## QUOTED PASSAGE
****************
-
Notifications
You must be signed in to change notification settings - Fork 128
Thoughts on Madlib API (Nov 2010)
** Thoughts on MADlib® API: **
Summary:
- Internal UDFs/UDAs:
- External UDFs.
- Instructions only.
NOTE: we should also add "view coercion" as a coding style, and iterative/recursive methods as a requirement.
Details:
** 1. Internal UDFs/UDAs: **
This is the most common approach to UDFs/UDAs. All of the database built in functions are using this methodology. Functions may be written in any built in database language but C is preferable for performance reasons. If performance is not an issue PL/pgSQL is usually next best choice.
General synopsis: output_data_type madlib.function_name( arg1, ..., argN) , where arg1 to argN can be of any data type
* Example 1. (simple UDF): *
- Synopsis: numeric pg_catalog.round( numeric)
- Example call:
psql> select round(1.77);
round
-------
2
(1 row)
* Example 2. (more complex UDA): *
- Synopsis: float[] mregr_coef( float, float[])
- Source data:
psql> select * from regr_example;
y | x1 | x2 | x3
----+----+----+----
2 | 1 | 1 | 1
4 | 2 | 2 | 2
10 | 5 | 4 | 5
20 | 10 | 11 | 9
(4 rows)
- Example call:
psql> SELECT mregr_coef(y, array[x1, x2, x3]), mregr_r2(y, array[x1, x2, x3]) from regr_example;
mregr_coef | mregr_r2
--------------------------------------------------------------+-------------------
{1.99999999999272,1.81898940354586e-12,1.81898940354586e-12} | 0.999999999995081
(1 row)
****************
## PROVIDED MATERIAL
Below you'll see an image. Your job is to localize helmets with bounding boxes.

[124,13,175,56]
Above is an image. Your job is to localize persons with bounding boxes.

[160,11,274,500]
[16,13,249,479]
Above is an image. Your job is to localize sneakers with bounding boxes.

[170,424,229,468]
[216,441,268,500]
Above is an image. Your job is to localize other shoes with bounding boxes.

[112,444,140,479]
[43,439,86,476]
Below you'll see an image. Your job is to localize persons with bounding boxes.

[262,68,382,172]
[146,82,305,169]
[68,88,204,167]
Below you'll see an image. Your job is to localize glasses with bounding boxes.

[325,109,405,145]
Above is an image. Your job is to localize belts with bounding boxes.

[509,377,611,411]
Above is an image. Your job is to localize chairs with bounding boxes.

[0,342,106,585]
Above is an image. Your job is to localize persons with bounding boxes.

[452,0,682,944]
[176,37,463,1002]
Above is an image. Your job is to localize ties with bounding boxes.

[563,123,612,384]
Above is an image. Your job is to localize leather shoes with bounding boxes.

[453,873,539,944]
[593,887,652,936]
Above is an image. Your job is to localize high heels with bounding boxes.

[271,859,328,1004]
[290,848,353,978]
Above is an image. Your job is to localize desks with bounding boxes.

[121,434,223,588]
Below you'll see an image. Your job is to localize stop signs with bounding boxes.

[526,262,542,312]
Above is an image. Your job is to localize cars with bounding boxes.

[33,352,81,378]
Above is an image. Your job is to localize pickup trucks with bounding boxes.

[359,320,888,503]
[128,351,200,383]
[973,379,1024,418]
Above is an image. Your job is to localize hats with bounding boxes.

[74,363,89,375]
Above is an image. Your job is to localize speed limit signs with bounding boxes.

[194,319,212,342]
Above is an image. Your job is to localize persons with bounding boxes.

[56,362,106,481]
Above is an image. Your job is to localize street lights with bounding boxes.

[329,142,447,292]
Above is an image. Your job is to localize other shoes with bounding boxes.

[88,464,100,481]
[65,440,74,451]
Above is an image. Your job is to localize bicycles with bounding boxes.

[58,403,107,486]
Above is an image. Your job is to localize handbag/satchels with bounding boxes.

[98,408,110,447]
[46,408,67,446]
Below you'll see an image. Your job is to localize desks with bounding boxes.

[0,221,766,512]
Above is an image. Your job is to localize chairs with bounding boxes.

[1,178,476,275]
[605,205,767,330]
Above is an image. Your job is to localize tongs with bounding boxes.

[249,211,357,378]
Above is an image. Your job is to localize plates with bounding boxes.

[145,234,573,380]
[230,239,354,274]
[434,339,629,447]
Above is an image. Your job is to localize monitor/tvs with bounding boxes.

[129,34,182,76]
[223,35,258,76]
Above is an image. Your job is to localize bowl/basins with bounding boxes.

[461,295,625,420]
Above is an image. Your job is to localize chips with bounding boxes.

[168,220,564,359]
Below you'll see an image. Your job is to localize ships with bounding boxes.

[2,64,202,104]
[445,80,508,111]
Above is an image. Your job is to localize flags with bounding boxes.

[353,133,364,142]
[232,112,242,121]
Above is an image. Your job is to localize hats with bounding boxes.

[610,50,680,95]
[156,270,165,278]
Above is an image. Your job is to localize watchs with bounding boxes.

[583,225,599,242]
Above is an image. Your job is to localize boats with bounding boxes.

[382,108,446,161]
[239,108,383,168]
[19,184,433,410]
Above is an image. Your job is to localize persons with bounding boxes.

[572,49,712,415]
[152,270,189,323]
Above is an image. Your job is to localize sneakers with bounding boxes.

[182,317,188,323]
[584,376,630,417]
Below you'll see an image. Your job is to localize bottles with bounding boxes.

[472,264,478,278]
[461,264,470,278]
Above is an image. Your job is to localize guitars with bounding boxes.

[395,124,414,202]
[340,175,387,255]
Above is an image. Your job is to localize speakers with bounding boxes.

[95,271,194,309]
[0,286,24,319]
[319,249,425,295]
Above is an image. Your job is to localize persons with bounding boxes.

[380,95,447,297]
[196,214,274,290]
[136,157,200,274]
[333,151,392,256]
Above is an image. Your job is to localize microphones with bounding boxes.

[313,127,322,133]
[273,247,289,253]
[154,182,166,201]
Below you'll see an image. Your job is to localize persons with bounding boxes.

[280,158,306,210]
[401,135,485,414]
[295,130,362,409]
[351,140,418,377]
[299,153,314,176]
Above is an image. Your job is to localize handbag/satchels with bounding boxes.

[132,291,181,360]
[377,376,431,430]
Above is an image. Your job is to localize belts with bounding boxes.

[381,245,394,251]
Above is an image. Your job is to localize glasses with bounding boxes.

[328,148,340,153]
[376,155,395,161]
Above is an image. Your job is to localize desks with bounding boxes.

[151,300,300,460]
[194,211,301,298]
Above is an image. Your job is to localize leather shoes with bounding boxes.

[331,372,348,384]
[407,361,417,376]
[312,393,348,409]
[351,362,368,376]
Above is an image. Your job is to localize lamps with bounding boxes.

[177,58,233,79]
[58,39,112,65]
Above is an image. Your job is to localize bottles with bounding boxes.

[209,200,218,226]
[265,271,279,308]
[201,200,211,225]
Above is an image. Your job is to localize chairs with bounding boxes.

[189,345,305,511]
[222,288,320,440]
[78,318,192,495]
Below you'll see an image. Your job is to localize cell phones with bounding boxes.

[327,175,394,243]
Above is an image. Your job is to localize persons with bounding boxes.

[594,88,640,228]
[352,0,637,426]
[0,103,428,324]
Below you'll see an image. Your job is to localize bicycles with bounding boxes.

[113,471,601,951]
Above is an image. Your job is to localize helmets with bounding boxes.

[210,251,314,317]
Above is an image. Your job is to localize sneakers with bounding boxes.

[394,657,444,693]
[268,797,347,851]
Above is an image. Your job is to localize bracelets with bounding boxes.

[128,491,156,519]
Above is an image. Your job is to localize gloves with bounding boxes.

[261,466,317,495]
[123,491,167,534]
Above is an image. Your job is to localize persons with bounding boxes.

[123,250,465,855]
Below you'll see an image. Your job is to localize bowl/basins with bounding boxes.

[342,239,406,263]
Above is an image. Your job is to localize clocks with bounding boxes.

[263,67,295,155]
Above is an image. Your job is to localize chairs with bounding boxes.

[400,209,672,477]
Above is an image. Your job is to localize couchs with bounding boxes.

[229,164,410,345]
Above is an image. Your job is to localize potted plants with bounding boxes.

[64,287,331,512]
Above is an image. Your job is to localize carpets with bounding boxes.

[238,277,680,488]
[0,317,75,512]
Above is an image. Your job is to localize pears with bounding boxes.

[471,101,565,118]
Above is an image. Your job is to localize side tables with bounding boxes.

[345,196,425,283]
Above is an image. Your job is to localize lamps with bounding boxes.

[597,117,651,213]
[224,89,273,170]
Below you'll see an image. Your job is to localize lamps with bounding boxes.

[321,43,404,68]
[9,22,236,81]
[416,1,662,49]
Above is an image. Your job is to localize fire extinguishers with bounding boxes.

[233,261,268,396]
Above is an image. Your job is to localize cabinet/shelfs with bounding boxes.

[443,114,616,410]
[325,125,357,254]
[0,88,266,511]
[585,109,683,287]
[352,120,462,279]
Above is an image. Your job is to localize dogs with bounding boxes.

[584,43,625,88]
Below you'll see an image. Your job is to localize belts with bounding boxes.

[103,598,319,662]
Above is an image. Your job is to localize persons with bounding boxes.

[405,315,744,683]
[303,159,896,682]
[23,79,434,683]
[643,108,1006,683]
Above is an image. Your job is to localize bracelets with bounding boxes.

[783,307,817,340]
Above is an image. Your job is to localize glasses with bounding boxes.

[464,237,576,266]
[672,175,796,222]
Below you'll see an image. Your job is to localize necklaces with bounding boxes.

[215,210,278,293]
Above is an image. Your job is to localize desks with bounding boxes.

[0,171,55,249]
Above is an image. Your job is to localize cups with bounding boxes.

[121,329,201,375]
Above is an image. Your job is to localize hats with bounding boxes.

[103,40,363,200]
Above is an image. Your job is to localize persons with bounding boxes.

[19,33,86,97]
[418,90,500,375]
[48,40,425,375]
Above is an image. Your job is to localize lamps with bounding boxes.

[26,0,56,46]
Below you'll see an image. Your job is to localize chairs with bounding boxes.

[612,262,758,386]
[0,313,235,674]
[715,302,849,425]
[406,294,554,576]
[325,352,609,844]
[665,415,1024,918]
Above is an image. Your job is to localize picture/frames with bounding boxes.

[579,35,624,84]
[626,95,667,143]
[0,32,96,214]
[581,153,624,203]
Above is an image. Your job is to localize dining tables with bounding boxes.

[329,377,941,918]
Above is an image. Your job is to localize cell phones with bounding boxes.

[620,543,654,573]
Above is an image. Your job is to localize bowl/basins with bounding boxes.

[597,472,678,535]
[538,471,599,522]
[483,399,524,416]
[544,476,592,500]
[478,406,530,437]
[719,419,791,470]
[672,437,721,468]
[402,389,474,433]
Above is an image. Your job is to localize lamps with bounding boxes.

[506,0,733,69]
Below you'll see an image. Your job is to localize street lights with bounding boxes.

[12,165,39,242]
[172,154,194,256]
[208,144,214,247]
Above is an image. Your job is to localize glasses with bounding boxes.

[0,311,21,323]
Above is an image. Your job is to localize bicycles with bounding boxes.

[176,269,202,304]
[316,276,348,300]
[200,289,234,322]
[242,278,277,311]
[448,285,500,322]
****************
## REQUEST 1
Print the MADlib API notes from "- Instructions only." to "numeric pg_catalog.round( numeric)".
## REQUEST 2
According to the MADlib API notes, which language is usually the next best choice for internal functions when performance is not an issue?

## FULL SOLUTION 1
- Instructions only.
NOTE: we should also add "view coercion" as a coding style, and iterative/recursive methods as a requirement.
Details:
** 1. Internal UDFs/UDAs: **
This is the most common approach to UDFs/UDAs. All of the database built in functions are using this methodology. Functions may be written in any built in database language but C is preferable for performance reasons. If performance is not an issue PL/pgSQL is usually next best choice.
General synopsis: output_data_type madlib.function_name( arg1, ..., argN) , where arg1 to argN can be of any data type
* Example 1. (simple UDF): *
- Synopsis: numeric pg_catalog.round( numeric)

## FULL SOLUTION 2
PL/pgSQL